Recent scientific
advances in the valorization of lignin, through
e.g., (partial-)catalytic depolymerization, require equally state-of-the-art
approaches for the analysis of the obtained depolymerized lignins
(DLs) or lignin bio-oils. The use of chemometrics in combination with
infrared (IR) spectroscopy is one avenue to provide rapid access to
pertinent lignin parameters, such as molecular weight (MW) characteristics,
which typically require analysis via time-consuming size-exclusion
methods, or diffusion-ordered NMR spectroscopy. Importantly, MW serves
as a marker for the degree of depolymerization (or recondensation)

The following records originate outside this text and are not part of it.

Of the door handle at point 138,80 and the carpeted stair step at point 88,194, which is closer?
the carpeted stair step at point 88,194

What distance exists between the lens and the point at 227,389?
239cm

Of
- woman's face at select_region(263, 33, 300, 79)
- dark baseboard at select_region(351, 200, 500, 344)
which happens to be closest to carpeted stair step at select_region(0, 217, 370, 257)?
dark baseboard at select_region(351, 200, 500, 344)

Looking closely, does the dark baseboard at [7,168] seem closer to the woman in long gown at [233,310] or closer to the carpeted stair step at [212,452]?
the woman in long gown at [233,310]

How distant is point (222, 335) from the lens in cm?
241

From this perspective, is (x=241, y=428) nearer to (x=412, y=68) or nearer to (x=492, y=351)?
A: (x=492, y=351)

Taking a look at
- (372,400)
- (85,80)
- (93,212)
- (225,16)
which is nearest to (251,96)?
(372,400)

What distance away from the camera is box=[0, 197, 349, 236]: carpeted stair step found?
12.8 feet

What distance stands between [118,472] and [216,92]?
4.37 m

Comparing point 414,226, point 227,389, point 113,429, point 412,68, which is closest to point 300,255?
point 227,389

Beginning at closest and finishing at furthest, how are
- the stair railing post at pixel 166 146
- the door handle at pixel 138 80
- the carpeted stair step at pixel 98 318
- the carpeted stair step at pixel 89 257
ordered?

that the lignin has undergone, and thus probing this parameter is
essential for the optimization of depolymerization conditions to achieve
DLs with desired properties. Here, we show that our ATR-IR-based chemometrics
approach used previously for technical lignin analysis can be extended
to analyze these more processed, lignin-derived samples as well. Remarkably,
also at this lower end of the MW scale, the use of partial least-squares
(PLS) regression models well-predicted the MW parameters for a sample
set of 57 depolymerized lignins, with relative errors of 9.9–11.2%.

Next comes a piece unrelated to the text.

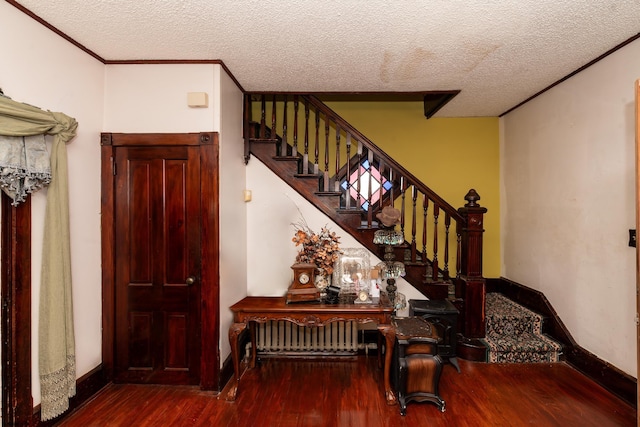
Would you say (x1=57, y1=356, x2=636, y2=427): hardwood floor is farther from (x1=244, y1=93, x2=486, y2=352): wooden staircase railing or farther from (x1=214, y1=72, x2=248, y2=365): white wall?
(x1=244, y1=93, x2=486, y2=352): wooden staircase railing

Furthermore, principal component analysis (PCA) showed good correspondence
with features in the regression vectors for each of the biomass classes
(hardwood, herbaceous/grass, and softwood) obtained from PLS-discriminant
analysis (PLS-DA). Overall, we show that the IR spectra of DLs are
still amenable to chemometric analysis and specifically to rapid,
predictive characterization of their MW, circumventing the time-consuming,
tedious, and not generally accessible methods typically employed.